2021 PETRA CORTRIGHT
Petra Cortright grew up on the water in Santa Barbara, California, and has always been enthralled by the vastness of the ocean and by the extraordinary colors of the coastal light. Her latest Seascapes pieces are twenty-first-century odes to the sea that combine the expressive potential of lyrical painting with digital photomontage techniques.
Cortright’s early Internet-based video pieces, such as VVEBCAM (2007), now in the permanent collection of the Museum of Modern Art, had a visual simplicity and deadpan wit reminiscent of the work of Bruce Nauman and John Baldessari. Since then, Cortright’s work has become increasingly complex, visually and emotionally, and she has found herself engaging with the natural world with greater sincerity and directness.
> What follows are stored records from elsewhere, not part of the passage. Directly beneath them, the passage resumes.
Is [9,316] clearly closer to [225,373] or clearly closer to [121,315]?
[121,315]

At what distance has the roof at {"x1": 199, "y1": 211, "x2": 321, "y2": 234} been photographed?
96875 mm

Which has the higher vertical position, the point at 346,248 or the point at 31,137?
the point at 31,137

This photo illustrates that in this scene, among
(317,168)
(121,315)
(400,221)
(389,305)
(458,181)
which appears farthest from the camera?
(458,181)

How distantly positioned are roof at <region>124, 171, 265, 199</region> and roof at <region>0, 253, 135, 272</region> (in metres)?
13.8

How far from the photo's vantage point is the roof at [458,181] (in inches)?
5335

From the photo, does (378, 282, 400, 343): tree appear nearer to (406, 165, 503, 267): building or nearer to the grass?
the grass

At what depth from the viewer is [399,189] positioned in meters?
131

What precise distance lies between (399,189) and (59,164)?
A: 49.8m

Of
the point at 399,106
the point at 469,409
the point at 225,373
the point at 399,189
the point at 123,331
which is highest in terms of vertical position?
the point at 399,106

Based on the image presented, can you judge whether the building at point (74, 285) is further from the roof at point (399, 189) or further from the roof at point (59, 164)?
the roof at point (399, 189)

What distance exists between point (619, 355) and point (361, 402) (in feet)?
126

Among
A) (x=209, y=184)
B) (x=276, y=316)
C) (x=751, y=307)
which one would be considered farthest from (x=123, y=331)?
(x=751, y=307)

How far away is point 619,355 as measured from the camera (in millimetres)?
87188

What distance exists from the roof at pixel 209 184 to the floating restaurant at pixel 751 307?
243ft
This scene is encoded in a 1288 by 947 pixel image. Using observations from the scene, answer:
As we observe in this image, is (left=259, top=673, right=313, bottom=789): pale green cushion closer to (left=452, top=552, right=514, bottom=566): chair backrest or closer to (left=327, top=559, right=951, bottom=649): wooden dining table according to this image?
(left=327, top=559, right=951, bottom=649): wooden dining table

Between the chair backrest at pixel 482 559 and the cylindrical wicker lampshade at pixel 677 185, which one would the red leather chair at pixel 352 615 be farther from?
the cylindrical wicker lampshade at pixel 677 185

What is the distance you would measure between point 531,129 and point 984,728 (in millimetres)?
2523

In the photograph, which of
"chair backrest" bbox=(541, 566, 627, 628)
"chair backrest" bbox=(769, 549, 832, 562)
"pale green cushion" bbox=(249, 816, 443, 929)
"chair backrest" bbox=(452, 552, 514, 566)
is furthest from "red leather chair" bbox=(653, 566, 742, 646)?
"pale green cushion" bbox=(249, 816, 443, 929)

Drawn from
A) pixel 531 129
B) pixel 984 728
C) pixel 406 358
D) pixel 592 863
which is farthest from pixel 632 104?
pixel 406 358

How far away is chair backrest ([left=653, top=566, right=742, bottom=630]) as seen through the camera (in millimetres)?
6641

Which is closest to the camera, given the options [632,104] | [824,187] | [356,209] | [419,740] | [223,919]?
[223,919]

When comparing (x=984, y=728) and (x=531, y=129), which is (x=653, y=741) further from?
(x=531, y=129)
Her Seascapes use Internet-sourced photographs of rocky coastlines and grids inspired by classic fill patterns from photo editing software. By overlapping these images and grids at multiple scales, the artist achieves astonishing illusions of texture and depth. She then paints with custom digital brush tools, pulling the colors of the background into the foreground, as if the clouds and waves and rocks themselves were as malleable and blendable as paint. Debunking the stereotype of digital artworks as cold and unfeeling, the Seascapes are full of passion and vitality.
Cortright’s energetic brushstrokes suggest the physical exhilaration of swimming in a choppy surf, as well as the contradictory feelings of restless joy and tranquility that her ocean scenes call forth. Over the years, Cortright has learned to use computer processing lag to generate specific distortions in her brushstrokes and to use those distortions expressively. “I like to leave some edges and artifacts, especially digital artifacts,” she tells me. “For it to be an interesting build of a world, and to keep some sense of humanity, or the artist’s hand or touch, I have to leave those traces.” Composing with intentionally imperfect, processed, and distorted elements, Cortright allows her painterly virtuosity to shine. Her compositions are the artifacts of performances as complex as the roiling sea.